0:04

So we've looked at the histogram as a way of visually exploring our data.

If you wanted to summarize the data numerically,

let's talk about first the measures of central tendency

that we can use to to explain the data.

So we can we often look at the mean or the average of the data.

Another metric that you might use is the median or what is the middle value.

That is if you rank order your data from highest to lowest,

one observation falls in the middle of that data such that 50 percent

of observations are greater than that 50 percent of observations

are going to be less than or equal to that.

So we'll look at both of those commands both mathematically and within Excel.

There are also measures of dispersions that we can use to summarize the data.
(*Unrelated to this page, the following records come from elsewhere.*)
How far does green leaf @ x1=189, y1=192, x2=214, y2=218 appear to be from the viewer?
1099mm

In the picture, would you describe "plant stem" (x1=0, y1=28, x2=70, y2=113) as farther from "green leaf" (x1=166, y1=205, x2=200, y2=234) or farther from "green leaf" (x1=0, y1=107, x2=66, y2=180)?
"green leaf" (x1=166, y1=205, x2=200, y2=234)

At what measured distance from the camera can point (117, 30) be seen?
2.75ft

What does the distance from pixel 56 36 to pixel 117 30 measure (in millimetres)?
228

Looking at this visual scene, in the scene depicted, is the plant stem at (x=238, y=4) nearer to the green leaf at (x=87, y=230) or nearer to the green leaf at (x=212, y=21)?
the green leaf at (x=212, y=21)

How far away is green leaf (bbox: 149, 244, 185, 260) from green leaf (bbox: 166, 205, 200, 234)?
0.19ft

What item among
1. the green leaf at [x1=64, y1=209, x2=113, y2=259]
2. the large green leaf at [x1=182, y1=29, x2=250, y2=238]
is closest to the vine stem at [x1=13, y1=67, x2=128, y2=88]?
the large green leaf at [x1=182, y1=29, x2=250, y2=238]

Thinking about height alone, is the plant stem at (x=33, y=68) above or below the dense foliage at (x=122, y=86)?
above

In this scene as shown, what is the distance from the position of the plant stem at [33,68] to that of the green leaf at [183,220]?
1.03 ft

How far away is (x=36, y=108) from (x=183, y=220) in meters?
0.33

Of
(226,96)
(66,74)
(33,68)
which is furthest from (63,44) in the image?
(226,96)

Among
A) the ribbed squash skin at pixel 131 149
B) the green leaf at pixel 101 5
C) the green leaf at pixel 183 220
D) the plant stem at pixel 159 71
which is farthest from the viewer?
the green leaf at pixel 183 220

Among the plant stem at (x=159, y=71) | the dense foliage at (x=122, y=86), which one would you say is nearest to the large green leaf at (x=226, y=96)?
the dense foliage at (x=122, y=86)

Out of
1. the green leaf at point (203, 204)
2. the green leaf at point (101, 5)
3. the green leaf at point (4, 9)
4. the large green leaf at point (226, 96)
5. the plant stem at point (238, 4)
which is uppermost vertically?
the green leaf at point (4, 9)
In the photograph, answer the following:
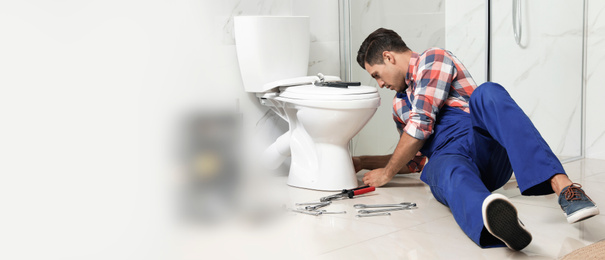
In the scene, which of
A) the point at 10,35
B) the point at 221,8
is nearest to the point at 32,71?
the point at 10,35

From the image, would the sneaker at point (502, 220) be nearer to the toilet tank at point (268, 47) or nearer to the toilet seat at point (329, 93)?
the toilet seat at point (329, 93)

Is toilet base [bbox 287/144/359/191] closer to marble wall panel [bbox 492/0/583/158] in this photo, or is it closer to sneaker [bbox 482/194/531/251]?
marble wall panel [bbox 492/0/583/158]

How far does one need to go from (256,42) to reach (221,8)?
0.70 feet

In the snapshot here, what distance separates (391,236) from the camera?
1.92 m

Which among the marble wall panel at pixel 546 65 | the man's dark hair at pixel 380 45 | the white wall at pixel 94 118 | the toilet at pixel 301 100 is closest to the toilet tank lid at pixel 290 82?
the toilet at pixel 301 100

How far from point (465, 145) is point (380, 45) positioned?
52cm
The most common probably being looking at the standard deviation

or the variance that's observed in the data

that's giving us a measure of dispersion from the mean.

So from the average value, you might also look at the range

or the interquartile range to get a sense for how much variation is there in your data.

So these are the formulas that we can both the mathematical expression

for calculating the average as well as how we can derive

that using Excel the command equals the average

and then you would enter the cell range for where your data resides.

What Excel is going to do?

It's going to add up all of those values in that range,

divide by the number of observations to come up with the average.

The median if you wanted to calculate

that equals median and then the highlighted data range.

One thing to note and we'll take a look at this an example to customer value

in the second is that the median is not going to be sensitive to the extreme values.

So if you've got a lot of variation in the value of your customer some are really high,

but most customers are really low.

When you calculate the average that's going to be highly sensitive

to those extreme observations.

The median is not going to be sensitive because it doesn't care what the exact values are.

It just cares about finding the point where 50 percent

are above 50 percent are below that value.

Doesn't matter how far above or how far below

all that it's concerned with is the rank order.

All right.

So here's an example that's been where we've done some work looking at the customer base

of new customers signing up for telecom service

and then we calculate their lifetime value,

techniques that we'll look at when we examine customer analytics

with regards to studying, retention, and driving customer value,

really the story that we get depends on the metrics that we're using.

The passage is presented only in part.